James Adam Littlejohn (8 July 1910, Glasgow – 24 August 1989, Dundee) was a Scottish football player and manager.

Career
He won Scotland junior international caps before joining St Johnstone in 1934. He moved to Cowdenbeath in 1939, but signed for Dundee United under wartime conditions.

He was influential in the club's unexpected progress to the final of the Emergency War Cup at Hampden Park, when he led the side following an injury to captain Jerry Kerr (United lost 1–0 to Rangers). That was the only season he played for United, but he was invited to join the board in 1942 and after the abrupt departure of manager Jimmy Allan in October of that year, he was asked by fellow directors to take over. He remained in post for just over two years, a period in which United struggled in the North Eastern League as they found it difficult to attract the better players available during the unusual conditions of wartime. Littlejohn handed over the manager's job to one of his players, Charlie McGillivray, in November 1944, but remained a director.
◆ ◆ ◆ ◆ ◆
# REQUIRED ACTION A
Locate each line in the records below that contains the word "have", and copy those lines in full.
◆ ◆ ◆ ◆ ◆
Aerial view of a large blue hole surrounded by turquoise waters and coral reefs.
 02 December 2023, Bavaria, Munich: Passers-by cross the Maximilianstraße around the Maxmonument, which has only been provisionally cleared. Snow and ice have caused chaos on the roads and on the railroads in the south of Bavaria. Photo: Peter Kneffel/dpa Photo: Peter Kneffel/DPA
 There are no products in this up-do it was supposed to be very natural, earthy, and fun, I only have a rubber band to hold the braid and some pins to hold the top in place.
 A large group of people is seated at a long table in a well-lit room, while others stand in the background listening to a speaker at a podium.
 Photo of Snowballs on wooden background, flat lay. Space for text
◆ ◆ ◆ ◆ ◆
# REQUIRED ACTION B
From the text on James Adam Littlejohn, extract the passage between "James Adam Littlejohn" and "under wartime conditions.", inclusive, reproducing it word for word.

# RESPONSE A
 02 December 2023, Bavaria, Munich: Passers-by cross the Maximilianstraße around the Maxmonument, which has only been provisionally cleared. Snow and ice have caused chaos on the roads and on the railroads in the south of Bavaria. Photo: Peter Kneffel/dpa Photo: Peter Kneffel/DPA
 There are no products in this up-do it was supposed to be very natural, earthy, and fun, I only have a rubber band to hold the braid and some pins to hold the top in place.

# RESPONSE B
James Adam Littlejohn (8 July 1910, Glasgow – 24 August 1989, Dundee) was a Scottish football player and manager.

Career
He won Scotland junior international caps before joining St Johnstone in 1934. He moved to Cowdenbeath in 1939, but signed for Dundee United under wartime conditions.